QUESTIONS:
1) Could you copy, word for word, the part of the Bill of Rights summary that opens with the words containing "In 1973, Lionel" and closes with "abandoned the legislation."?
2) Can you pick up the Bill of Rights summary after its last sentence and keep writing it?

TEXT SEGMENT:
The Australian Democrats have proposed a bill to give Australia a Bill of Rights.

The bill has been presented to the Senate by Senator Andrew Murray.

The full bill is shown below as a downloadable PDF. It is followed by an explanatory document.

Summary of Australian Democrats Bill of Rights.

Summary of the Australian Democrats Bill of Rights


In 1973, Lionel Murphy introduced a proposed bill of rights in the Commonwealth Parliament. It was based on the International Covenant on Civil and Political Rights (‘the Covenant’), to which Australia is a signatory. That bill lapsed when the Parliament was dissolved in 1974. In 1983, Gareth Evans again attempted to implement the Covenant, overseeing the drafting of another bill of rights. That Bill was given Cabinet approval but was never introduced into Parliament. After the 1984 election, Lionel Bowen replaced Gareth Evans as Attorney-General. He had the bill redrafted to water down its legal effect, and it was introduced into Parliament in 1985.

Labor’s Australian Bill of Rights Bill 1985 (‘the ABR 85’) encountered strong opposition in the Senate and from certain community groups. Ultimately, the Government abandoned the legislation.

The Australian Bill of Rights Bill 2000 (‘the ABR’), soon to be introduced by the Australian Democrats, is based on Labor’s ABR 85. However, the legal effect of our proposed Bill has been significantly enhanced to ensure that it is effective in protecting fundamental rights. The ABR 85 did not apply to the laws or actions of the States and left the common law largely untouched. Our ABR has a much broader operation. It applies to the laws and actions of State, Federal and Territory Governments, to the common law and to delegated legislation.

The Bill of Rights

The Bill of Rights itself is a schedule to the ABR and consists of 32 articles prohibiting the infringement of various civil and political freedoms. It is closely modelled on the ABR 85 which, in turn, was modelled on the International Covenant on Civil and Political Rights.

Limitations on Rights

Article 3 of the ABR sets out the permissible limitations on the various rights and freedoms established by the bill. The Covenant itself contains some limitations on the various rights in the name of national security, public safety, public order and public health. These limitations are carried through into the ABR.

Other rights are entirely unqualified and appear to be ‘absolute’. Some are stated very broadly, such as the right to freedom from arbitrary or unlawful interference. In all cases, the rights are subject to ‘such reasonable limitations prescribed by law as can be demonstrably justified in a free and democratic society.’ This mirrors the provision in the 1982 Canadian Charter of Rights and Freedoms. There are a number of conditions that must be fulfilled for such a limitation to be permissible:

  • it must be ‘reasonable’.
  • it may limit, but cannot wholly deny, the right in question.
  • it must be ‘prescribed by law’: a specific law is required.
  • the justification must be ‘demonstrable’: a court must be satisfied that the limits are justified.
  • the justification must be compatible with the basic values of a ‘free and democratic society’.

RECORDED INFORMATION:
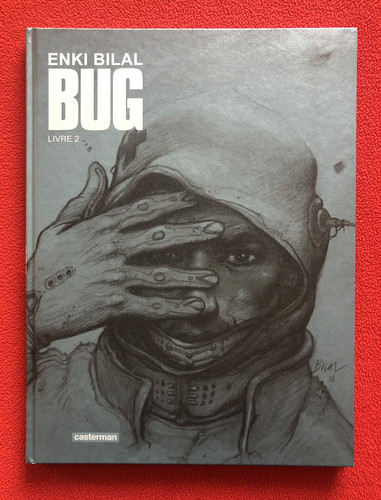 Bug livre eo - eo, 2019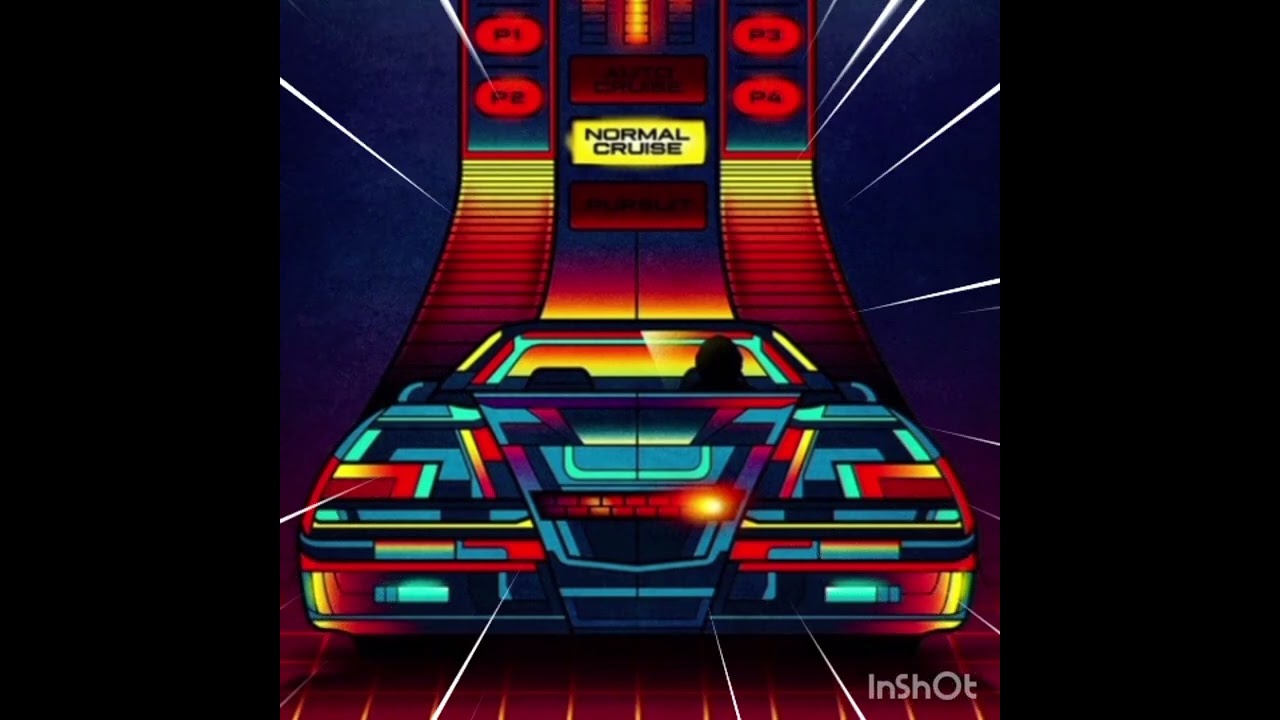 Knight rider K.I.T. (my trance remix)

OUTPUTS BY TASK:
1)
In 1973, Lionel Murphy introduced a proposed bill of rights in the Commonwealth Parliament. It was based on the International Covenant on Civil and Political Rights (‘the Covenant’), to which Australia is a signatory. That bill lapsed when the Parliament was dissolved in 1974. In 1983, Gareth Evans again attempted to implement the Covenant, overseeing the drafting of another bill of rights. That Bill was given Cabinet approval but was never introduced into Parliament. After the 1984 election, Lionel Bowen replaced Gareth Evans as Attorney-General. He had the bill redrafted to water down its legal effect, and it was introduced into Parliament in 1985.

Labor’s Australian Bill of Rights Bill 1985 (‘the ABR 85’) encountered strong opposition in the Senate and from certain community groups. Ultimately, the Government abandoned the legislation.

2)
Rights Against Whom?

The Bill protects individuals against violations of their rights arising from the actions of governmental institutions or from the impact of State, Federal or Territory laws, the common law or delegated legislation.

As it stands, it does not affect the rights of individuals in relation to each other except when such rights flow from an impugned law. There is a case for extending the operation of the bill so that it applies as between private citizens. Constitutional law and human rights academic George Williams points out that there are more private police (such as security guards) than public police in Australia. Why should fundamental rights be enforceable against one but not the other? Williams suggests that the right to privacy may be in greater peril from corporations than from government, indicative of an emerging need for a broader approach to rights protection.

This would be quite a significant change to the Bill. As it stands, it is one of the important principles of the Bill that it is a shield and not a sword. It protects against governmental excesses by restraining the government in various ways. It does not create personal rights to be asserted against other private citizens. This is consistent with the approach taken to establishing rights protection regimes in other parts of the world. As Williams states, it may be the case that in “the longer term fundamental freedoms should also be guaranteed in specified contexts against non-governmental action.”

Effect in law

When constructing Commonwealth, State and Territory legislation the courts will give preference to a construction that would result in the legislation not being inconsistent with the ABR, or would further the objects of the ABR.

Any existing legislation that is inconsistent with the ABR (despite attempts to construct the legislation consistently) will be invalid to the extent of the inconsistency. This provision will have a delayed effect. State, Federal and Territory governments will have three years to examine their laws for compliance.

Any future legislation that is inconsistent with the ABR will be invalid to the extent of the inconsistency unless it contains an express declaration that it is to operate notwithstanding the bill of rights. This will take effect immediately.

The Human Rights and Equal Opportunity Commission

The Bill confers upon the Human Rights and Equal Opportunity Commission various functions relating to the ABR. The Commission may inquire into any act or practice of any governmental agency or authority that may infringe the ABR. It also has promotional and educational functions.


If passed, the proposed Bill would be the biggest single step forward in the protection of fundamental rights that this country has ever seen. It would protect a broad range of fundamental rights recognised in international law. Those rights would not only be protected by force of law, but any alleged abuses would also be subject to investigation by the Human Rights and Equal Opportunity Commission.

It remains to be seen whether the ABR is capable of attracting the necessary political support. It is certainly more ambitious than the failed 1985 Bill. The watered down ABR 85 did not take the critical (but politically difficult) step of making the rights enforceable at a state level. This must be done to establish an effective regime for the protection of fundamental rights.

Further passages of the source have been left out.